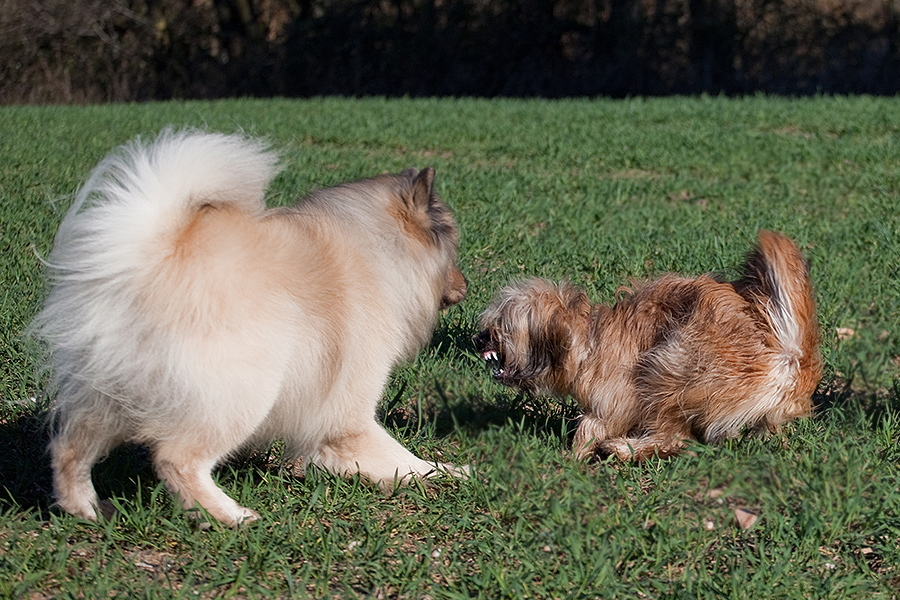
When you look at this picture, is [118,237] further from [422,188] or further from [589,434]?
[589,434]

--

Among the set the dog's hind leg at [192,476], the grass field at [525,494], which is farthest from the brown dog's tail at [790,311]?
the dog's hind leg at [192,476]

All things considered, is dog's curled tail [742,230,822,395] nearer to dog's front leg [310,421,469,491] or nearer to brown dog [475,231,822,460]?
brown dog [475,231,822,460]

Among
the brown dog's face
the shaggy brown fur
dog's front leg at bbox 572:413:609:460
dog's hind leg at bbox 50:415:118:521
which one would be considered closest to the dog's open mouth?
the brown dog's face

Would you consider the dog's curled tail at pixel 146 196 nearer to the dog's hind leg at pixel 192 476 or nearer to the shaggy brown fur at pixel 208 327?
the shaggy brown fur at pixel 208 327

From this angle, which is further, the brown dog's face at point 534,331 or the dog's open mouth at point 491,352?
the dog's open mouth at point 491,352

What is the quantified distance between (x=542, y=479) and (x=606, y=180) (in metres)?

Problem requirements - Convert everything from the line containing "Would you consider" down to the line containing "What is the" into a Markdown table with the columns No. and Line, one numbered row per line and blank lines skipped.

Written answer -
| No. | Line |
|---|---|
| 1 | Would you consider the dog's curled tail at pixel 146 196 nearer to the dog's hind leg at pixel 192 476 or nearer to the shaggy brown fur at pixel 208 327? |
| 2 | the shaggy brown fur at pixel 208 327 |
| 3 | From this angle, which is further, the brown dog's face at point 534,331 or the dog's open mouth at point 491,352? |
| 4 | the dog's open mouth at point 491,352 |
| 5 | What is the quantified distance between (x=542, y=479) and (x=606, y=180) (in metres)? |